After two days of talks between officials of the ANC and the white residents of Koppies, it was decided on June 30 to allow a march from the township to the agricultural showgrounds outside the town. Representatives of the black community were to hand over a list of grievances to the local police chief.
Black demonstrators were bused in from outlying areas, and right-wing farmers and members of paramilitary right-wing groups arrived from far-flung districts to "protect" the town.
Armed farmers in khaki uniforms planned military-style maneuvers. Whites whispered that the ANC was activating military cells in the township.
Tension in the black community reached unprecedented levels as residents feared an all-out assault by the farmers. A barn is set ablaze
Shortly after the march reached its destination, a barn at the showgrounds was set on fire, apparently by the demonstrators. This was taken as a declaration of war by the farmers. They barricaded the road and stoned and fired on the buses of black demonstrators. At least five occupants were injured, one of them seriously, although no one was killed.

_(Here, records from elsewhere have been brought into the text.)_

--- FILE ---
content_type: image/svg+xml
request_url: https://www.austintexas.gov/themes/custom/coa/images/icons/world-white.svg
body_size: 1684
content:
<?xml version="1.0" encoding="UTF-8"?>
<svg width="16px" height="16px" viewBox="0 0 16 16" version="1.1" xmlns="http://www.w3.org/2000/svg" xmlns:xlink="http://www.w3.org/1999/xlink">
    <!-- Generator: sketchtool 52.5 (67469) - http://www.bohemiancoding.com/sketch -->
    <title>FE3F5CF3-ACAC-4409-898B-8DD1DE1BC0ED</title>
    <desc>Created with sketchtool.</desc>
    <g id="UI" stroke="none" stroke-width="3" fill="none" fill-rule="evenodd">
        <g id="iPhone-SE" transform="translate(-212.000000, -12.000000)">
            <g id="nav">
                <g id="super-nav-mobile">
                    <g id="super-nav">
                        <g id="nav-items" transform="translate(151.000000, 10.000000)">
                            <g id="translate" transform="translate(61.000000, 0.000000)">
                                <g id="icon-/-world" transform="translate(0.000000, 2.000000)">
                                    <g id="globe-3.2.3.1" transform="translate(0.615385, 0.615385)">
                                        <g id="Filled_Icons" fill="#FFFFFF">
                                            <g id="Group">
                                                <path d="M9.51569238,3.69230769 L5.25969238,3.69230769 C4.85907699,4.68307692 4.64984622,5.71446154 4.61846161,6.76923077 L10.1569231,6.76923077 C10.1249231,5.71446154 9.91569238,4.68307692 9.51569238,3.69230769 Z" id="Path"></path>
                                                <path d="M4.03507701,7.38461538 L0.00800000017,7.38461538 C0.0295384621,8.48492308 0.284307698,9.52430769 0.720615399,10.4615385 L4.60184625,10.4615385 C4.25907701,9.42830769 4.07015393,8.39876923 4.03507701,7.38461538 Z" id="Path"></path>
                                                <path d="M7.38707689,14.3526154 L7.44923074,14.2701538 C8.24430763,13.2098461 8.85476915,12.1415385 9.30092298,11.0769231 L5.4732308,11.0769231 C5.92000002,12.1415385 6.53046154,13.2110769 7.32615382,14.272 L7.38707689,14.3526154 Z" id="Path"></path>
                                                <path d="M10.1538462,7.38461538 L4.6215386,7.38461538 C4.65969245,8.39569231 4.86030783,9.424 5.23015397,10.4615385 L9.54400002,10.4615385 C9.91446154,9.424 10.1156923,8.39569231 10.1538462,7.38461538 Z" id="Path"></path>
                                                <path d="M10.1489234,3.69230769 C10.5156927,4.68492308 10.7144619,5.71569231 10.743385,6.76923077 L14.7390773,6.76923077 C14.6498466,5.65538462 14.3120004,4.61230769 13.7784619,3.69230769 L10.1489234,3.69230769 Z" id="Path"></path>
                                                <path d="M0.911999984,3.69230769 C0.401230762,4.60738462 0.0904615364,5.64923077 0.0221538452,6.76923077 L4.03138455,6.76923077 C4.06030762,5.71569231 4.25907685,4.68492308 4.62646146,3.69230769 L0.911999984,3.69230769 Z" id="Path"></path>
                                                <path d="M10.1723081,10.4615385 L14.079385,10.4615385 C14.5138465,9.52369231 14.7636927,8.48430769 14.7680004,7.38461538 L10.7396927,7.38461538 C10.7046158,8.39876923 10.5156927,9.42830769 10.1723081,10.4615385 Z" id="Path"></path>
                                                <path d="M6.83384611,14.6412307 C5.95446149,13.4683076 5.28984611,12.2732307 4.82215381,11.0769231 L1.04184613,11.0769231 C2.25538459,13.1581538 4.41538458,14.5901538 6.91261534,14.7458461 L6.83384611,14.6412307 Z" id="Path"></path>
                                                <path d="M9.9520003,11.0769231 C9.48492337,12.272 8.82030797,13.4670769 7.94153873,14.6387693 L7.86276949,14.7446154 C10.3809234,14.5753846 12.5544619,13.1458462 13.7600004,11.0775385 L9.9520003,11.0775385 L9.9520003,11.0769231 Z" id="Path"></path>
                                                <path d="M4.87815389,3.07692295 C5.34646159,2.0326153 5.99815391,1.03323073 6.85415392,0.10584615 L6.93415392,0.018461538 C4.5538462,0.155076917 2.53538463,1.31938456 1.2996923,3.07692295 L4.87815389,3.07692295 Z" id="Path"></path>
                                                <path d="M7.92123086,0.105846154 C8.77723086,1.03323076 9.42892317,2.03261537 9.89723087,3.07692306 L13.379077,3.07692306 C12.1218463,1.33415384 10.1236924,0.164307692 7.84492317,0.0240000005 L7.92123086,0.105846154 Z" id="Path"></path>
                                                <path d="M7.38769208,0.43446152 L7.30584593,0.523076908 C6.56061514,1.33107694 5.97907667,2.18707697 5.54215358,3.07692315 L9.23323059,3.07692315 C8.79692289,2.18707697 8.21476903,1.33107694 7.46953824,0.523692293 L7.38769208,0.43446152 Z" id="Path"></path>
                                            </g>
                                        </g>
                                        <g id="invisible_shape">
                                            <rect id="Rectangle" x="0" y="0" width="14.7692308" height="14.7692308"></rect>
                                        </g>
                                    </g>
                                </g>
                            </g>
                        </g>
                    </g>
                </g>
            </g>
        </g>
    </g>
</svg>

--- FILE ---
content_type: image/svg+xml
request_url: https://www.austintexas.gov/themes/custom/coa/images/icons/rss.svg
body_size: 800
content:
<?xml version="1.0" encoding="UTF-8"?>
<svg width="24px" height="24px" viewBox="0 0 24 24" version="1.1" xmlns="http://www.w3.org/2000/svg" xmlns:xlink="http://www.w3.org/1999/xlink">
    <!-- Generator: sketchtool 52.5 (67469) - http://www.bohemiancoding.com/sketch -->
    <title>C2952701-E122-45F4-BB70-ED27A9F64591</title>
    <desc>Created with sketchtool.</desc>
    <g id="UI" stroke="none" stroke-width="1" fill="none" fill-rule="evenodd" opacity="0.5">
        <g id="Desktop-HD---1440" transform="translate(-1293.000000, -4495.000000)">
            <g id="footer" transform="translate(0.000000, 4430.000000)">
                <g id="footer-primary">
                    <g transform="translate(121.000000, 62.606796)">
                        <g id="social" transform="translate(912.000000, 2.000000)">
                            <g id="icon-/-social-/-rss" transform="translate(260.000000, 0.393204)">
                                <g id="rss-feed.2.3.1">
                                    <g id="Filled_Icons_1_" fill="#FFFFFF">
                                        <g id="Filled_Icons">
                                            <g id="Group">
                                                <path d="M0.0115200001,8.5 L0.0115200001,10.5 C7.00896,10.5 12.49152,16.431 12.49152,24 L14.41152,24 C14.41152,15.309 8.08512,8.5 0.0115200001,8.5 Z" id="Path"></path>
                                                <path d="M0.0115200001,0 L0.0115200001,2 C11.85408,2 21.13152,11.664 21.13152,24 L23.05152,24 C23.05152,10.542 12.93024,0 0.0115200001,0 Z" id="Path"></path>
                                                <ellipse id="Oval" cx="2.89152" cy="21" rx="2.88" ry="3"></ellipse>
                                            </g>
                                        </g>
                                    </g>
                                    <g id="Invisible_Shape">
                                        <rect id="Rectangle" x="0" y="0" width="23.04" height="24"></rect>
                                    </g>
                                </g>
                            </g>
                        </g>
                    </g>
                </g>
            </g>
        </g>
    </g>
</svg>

Later, right-wingers surrounded the township with their vehicles, beaming lights into the dusty streets.
"I was very scared," says the chairman of the ANC's Kwakwatsi branch, Johannes Tladi. "Homes were attacked by white thugs in the presence of police, cars were torched, pigs were killed, and there was gunfire everywhere. It was chaos, and people were terrified."

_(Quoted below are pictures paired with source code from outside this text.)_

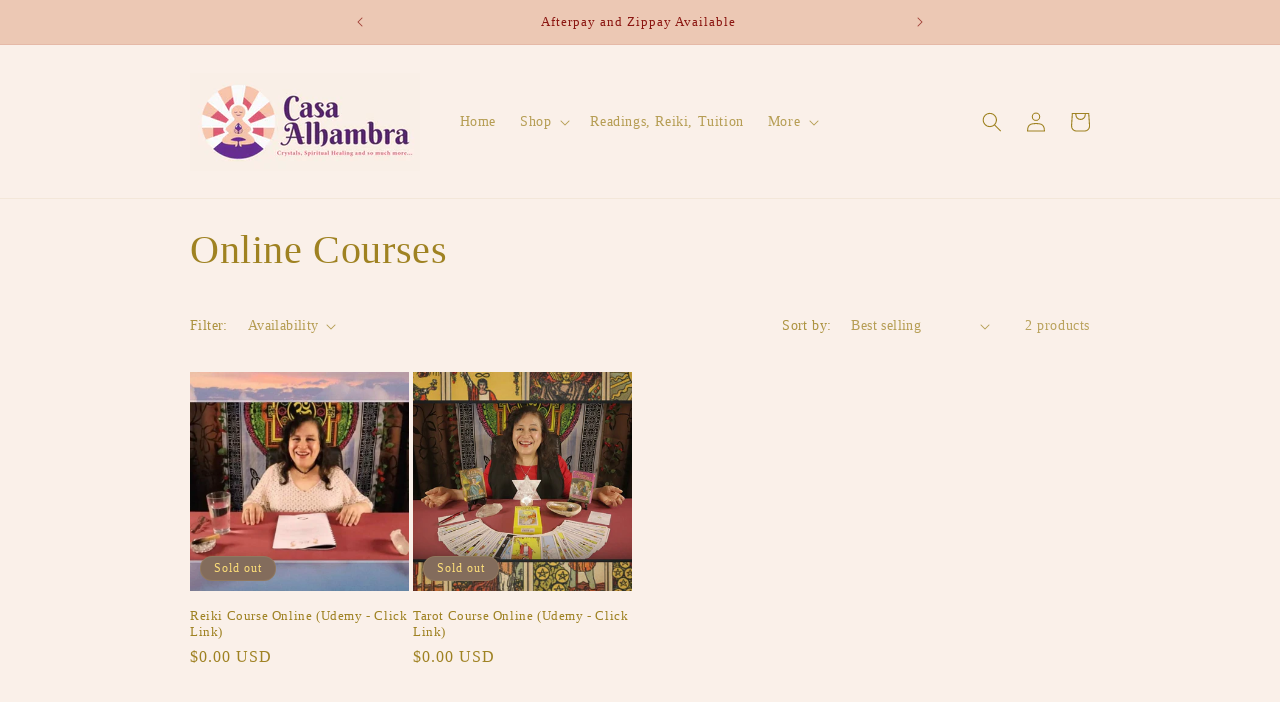

--- FILE ---
content_type: text/html; charset=UTF-8
request_url: https://demandforapps.com/external-links/functions.php
body_size: 312
content:
{"enableapp":"enable","checkstore":"available","buynow_text":"","buynow_background":"FFF3D6","buynow_text_color":"AC955E","buynow_font_size":"14","buynow_padding_tb":"10","buynow_width_type":"%","buynow_width":"50","button_border_radius":"20px","buynow_border":"1","buynow_border_color":"E5C765","hide_atc":"no","p_status":null,"button_label_1":null,"button_label_2":null,"button_label_3":null,"button_label_4":null,"button_label_5":null,"button_label_6":null,"button_label_7":null,"button_label_8":null,"button_link_1":null,"button_link_2":null,"button_link_3":null,"button_link_4":null,"button_link_5":null,"button_link_6":null,"button_link_7":null,"button_link_8":null,"s_target":null,"global_enable":"no","global_button_text":"External Button","global_button_link":"Add Link Here","global_target":"yes"}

Although the local peace committee stepped in and negotiated a deal whereby the ANC must review all future plans for protest actions with the committee, the confrontation has brought race relations in this town to the lowest point ever. Resignation to black rule
"I am not enthusiastic about the prospect of joint administration, but you cannot go against the law," says deputy mayor Charl van der Merwe, a National Party councilman and supermarket owner, referring to the laws providing for joint administration.
"I think in the end joint administration will be forced on us," says Kobus Botha, a councillor of the Conservative-controlled town of Viljoenskroon located about 20 miles west of Koppies.

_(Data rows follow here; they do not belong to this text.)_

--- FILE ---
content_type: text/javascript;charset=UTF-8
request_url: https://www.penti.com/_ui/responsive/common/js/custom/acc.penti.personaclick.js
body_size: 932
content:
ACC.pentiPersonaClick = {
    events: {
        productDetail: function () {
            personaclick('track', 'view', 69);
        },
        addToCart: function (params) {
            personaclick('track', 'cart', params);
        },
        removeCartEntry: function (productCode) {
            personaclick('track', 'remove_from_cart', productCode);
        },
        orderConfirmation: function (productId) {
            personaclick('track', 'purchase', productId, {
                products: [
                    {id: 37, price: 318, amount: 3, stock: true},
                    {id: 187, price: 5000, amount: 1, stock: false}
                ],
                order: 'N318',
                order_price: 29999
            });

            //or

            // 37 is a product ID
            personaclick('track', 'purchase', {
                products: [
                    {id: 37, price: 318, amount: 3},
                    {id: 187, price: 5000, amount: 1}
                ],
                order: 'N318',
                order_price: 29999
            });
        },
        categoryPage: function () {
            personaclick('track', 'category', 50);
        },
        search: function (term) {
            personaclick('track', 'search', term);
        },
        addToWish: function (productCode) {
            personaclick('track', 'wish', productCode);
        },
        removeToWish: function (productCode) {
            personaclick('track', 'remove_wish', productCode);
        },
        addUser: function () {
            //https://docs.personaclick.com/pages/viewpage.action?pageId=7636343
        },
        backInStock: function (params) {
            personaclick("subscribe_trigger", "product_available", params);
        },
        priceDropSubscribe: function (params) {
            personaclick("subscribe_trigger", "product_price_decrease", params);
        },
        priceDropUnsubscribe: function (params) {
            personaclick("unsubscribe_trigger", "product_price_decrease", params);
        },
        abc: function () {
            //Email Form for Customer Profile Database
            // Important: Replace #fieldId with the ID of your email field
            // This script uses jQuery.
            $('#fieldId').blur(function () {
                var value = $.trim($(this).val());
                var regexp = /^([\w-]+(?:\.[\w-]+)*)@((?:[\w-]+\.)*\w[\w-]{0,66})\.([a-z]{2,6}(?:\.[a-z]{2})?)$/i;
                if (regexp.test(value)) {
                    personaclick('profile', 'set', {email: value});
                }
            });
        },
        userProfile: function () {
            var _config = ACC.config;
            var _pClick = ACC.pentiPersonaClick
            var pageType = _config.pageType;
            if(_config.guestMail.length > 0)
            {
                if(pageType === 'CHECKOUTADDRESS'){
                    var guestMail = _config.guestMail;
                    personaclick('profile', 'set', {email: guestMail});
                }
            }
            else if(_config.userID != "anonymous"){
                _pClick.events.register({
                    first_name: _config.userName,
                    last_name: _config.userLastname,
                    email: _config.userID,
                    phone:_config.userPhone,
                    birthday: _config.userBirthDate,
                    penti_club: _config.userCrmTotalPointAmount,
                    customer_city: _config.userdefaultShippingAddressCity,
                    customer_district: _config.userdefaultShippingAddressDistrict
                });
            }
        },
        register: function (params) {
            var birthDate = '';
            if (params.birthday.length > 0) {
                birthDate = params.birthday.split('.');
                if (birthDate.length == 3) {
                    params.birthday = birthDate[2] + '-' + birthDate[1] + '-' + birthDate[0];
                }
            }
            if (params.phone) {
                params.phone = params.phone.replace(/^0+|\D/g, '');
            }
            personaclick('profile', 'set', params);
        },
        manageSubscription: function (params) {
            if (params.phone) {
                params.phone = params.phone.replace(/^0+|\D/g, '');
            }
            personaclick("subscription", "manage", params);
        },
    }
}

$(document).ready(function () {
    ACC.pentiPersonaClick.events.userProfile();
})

Beneath the bravado and racist rhetoric of the white farmers who vow to protect their property to the last man, there is a discernable degree of resignation to the inevitability of black rule.
Sakkie van der Schyff, who led the blockade of the black township, has started to make peace with a dawning reality that his Afrikaner identity will survive the advent of black rule. Kwakwatsi shanty dwellers recently stole some of his fencing, which borders directly on the township, and let their cattle graze in his sorghum field. He responded by striking a deal with them to allow them to graze in the harvested fields in return for keeping the cattle out in summer.
"I can never leave this place," he says with a trace of emotion as he surveys his harvested field where black workers are picking up grain missed by the harvesting machine. "Maybe what is happening now is a judgment on the Afrikaners because we have strayed too far from God."
Most black residents seem willing to negotiate with white councillors on issues that would bring a gradual upliftment of their areas. Since the ANC was legalized in 1990, communities like Kwakwatsi have dismissed unpopular black councillors who collaborated with the government and formed elected civic associations that negotiate with appointed white administrators.
Local ANC officials concede that there have been marginal improvements in some townships: The electric company has begun supplying homes, a sewer system is on the way, and more land has been made available for housing. Apartheid has been phased out in post offices and such public amenities as libraries.
"I think that if the white councillors are prepared to negotiate in good faith - and not with hidden agendas - we can have a good relationship," says Solly Mayekiso, an ANC official in Kwakwatsi.
"We hope to have one united administration in which we can sit down and solve issues together," he says. "It is not going to be easy, but at least there is light at the end of the tunnel."